Thursday, May 16, 2019

Review of The Last Time We Spoke by Fiona Sussman (2016, Allen & Busby)

It was meant to be an evening celebrating her wedding anniversary to her husband, Kevin, attended by her grown son, Jack. Instead, Carla Reid comes round the following morning having been raped and beaten to find her husband in a coma and her son dead. The two young gang members who committed the crime are caught shortly afterwards and sent to prison. As Ben Toroa begins life behind bars, Carla is left to come to terms with losing her son and farm, and caring for her brain-damaged husband. She needs answers from Ben, but he’s reluctant to engage, wary of motives, and focused on surviving inside prison. As the years pass, their lives remain entwined, neither able to move much past the outcome of that fateful night.

Set in New Zealand, Fiona Sussman’s The Last Time We Spoke explores the aftermath of a crime on both the victim and perpetrator. Former teacher, Carla Reid, has been beaten and raped, her husband left a shadow of his former self, and her son murdered. She has to sell their farm to pay for her husband’s care. Ben Toroa, one of the two perpetrators, is a Mauri teenager from a broken home, his mother a mess and her boyfriend a violent thug; his membership of a street gang providing friendship and an outlet for his frustrations. He’s sent to maximum security prison where he struggles to survive unscathed. Sussman plots the years following that night and the tentative relationship between Carla and Ben as each struggles to come to terms with life’s hardships and transform themselves in the aftermath of grief and regret. There’s also a kind of postcolonial line running throughout that tries to set Ben’s Mauri heritage in the context of colonialism that gave the story a bit of a literary twist. The plotting and character development is nicely executed, though the narrative felt a little bit shallow at times, describing events rather than diving deep into thoughts and emotions, and the second criminal disappears entirely from view. And the end just sort of petered out. Nonetheless, it’s an engaging and thoughtful read.


Wednesday, April 10, 2019

Review of Overkill by Vanda Symon (2007, Orenda Books)

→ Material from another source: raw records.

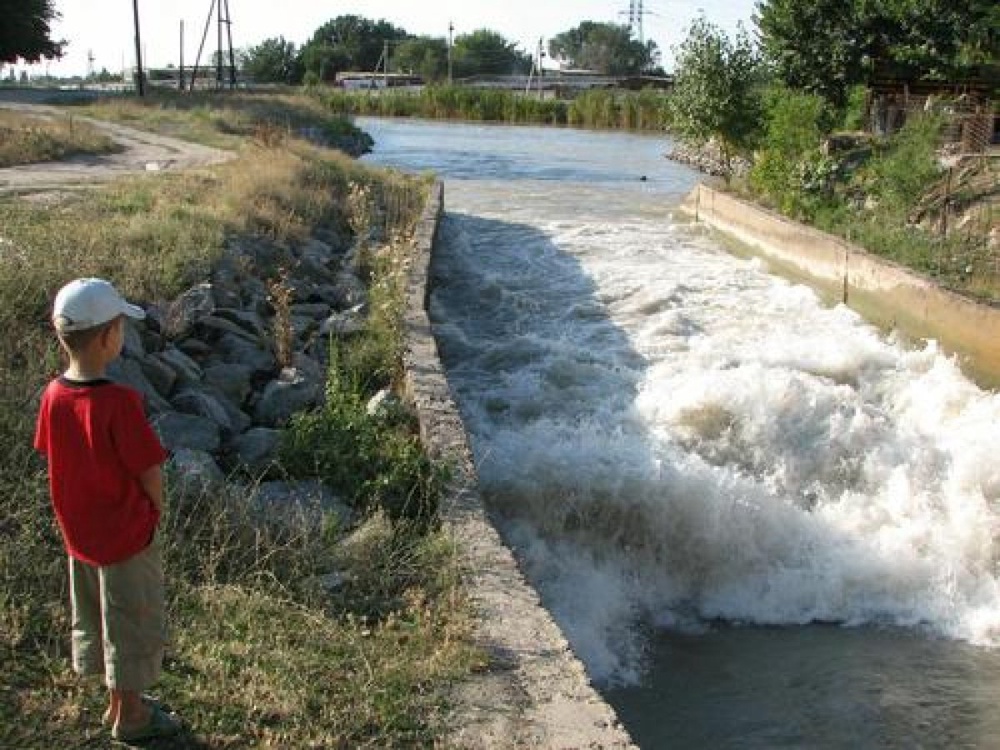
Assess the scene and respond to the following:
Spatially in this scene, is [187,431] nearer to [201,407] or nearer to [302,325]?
[201,407]

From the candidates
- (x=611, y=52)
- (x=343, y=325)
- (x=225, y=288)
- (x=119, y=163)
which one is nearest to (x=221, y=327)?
(x=225, y=288)

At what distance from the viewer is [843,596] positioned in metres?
7.42

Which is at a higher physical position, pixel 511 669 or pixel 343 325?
pixel 343 325

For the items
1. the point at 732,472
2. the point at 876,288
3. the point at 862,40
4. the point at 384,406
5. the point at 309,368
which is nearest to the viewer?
the point at 384,406

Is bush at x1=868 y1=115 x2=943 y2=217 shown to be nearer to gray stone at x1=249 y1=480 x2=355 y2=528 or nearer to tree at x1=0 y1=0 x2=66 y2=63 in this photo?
gray stone at x1=249 y1=480 x2=355 y2=528

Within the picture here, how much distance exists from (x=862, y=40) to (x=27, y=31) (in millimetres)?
37592

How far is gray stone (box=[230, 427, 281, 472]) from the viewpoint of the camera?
6520mm

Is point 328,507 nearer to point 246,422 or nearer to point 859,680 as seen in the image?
point 246,422

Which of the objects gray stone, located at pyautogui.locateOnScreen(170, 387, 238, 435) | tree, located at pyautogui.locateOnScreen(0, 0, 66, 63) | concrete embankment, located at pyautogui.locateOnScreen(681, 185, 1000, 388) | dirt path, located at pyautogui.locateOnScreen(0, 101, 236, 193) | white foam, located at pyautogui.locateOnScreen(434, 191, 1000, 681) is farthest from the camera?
tree, located at pyautogui.locateOnScreen(0, 0, 66, 63)

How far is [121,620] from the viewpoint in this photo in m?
3.71

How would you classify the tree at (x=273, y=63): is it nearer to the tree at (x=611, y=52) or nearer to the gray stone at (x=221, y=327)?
the tree at (x=611, y=52)

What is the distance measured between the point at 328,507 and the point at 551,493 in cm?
226

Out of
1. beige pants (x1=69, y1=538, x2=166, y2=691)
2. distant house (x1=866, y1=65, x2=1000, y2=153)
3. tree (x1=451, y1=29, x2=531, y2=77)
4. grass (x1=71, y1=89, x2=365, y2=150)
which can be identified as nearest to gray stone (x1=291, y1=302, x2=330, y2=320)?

A young mother is forced into an assisted suicide in the small New Zealand town of Matuara. Sam Shephard, the sole-charge police constable in the town, is called to the home. She has mixed feelings about the woman’s disappearance given that she used to be in a relationship with her husband before he ended it. When the woman's body is found in the river the signs are that it was suicide, although Sam has her doubts. A short while later her suspicions have been confirmed and a murder team are bought in to investigate. Sam’s excitement at being part of the team is short-lived when her status moves from police officer to suspect and she’s suspended from duty. Unhappy with her bosses and unwilling to stand-down she continues to investigate, placing her relationship with her senior officers under strain and putting herself in danger.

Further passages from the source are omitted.